### SUPPLIED TEXT
# Fireplace Mantel



## ACP (Jan 24, 2009)

Here is a fireplace mantel I started Wednesday. We had a gas fireplace installed in the basement so I made this. It's red oak and will match the trim when I finish it. I'll post finished pics when I get it installed.


----------



## jstange2 (Dec 5, 2010)

That's a nice looking mantel.


----------



## knotscott (Nov 8, 2007)

Looks great....looking forward to seeing the finished pics! :thumbsup:


----------



## firehawkmph (Apr 26, 2008)

Very nice AC. I like the design and shapes you chose. The aplique (spelling?) is a nice touch. I have used them before on projects. 
Mike Hawkins


----------



## rrich (Jun 24, 2009)

Wow! Looks good. Would like to see pictures when it is installed.


----------



## Brink (Nov 22, 2010)

Nice job! Great detail. Can't wait to see it installed.


----------



## cabinetman (Jul 5, 2007)

Oak and mantles, great combo. Looks great...well done. What are you planning for a finish?

### RAW DATA
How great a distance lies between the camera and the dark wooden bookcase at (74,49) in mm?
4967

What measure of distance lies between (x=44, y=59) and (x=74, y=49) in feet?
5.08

### JOBS
[a] According to the fireplace mantel thread, why did the first poster build the mantel? Answer in one to three sentences.
[b] Write the next post in the fireplace mantel thread, continuing from the last reply.

### FINAL RESULTS
[a] The first poster built the mantel because a gas fireplace had been installed in the basement.

[b]
 







.


----------



## ACP (Jan 24, 2009)

Thanks folks, the fireplace itself is just about done. The tile is setting right now so I will be able to move the mantel down for some final measurements and tweaking this weekend. I plan to have it overlay the tile a bit and need to take care of that process. I will also wait to measure the top of the mantel and get it cut and prepped after I get it against the wall. I plan to finish it to match the trim, which is Varathane Provencial color, then I will probably use a water based poly on top. It is so humid out here right now that you need a snorkel and goggles just to go outside, so I want to finish it inside, which limits me to water based because of the low VOC and my family. I'll update as soon as she's done. I've got several other things to post here too that I need to apply a finish too, so I'm gonna be going finish crazy here for the next couple weeks.


----------



## Kenbo (Sep 16, 2008)

Wow, that's some solid looking mantel. I love it. Looking forward to seeing the finished product once it is installed. Awesome stuff ACP.


----------



## jlord (Feb 1, 2010)

Very nicely done.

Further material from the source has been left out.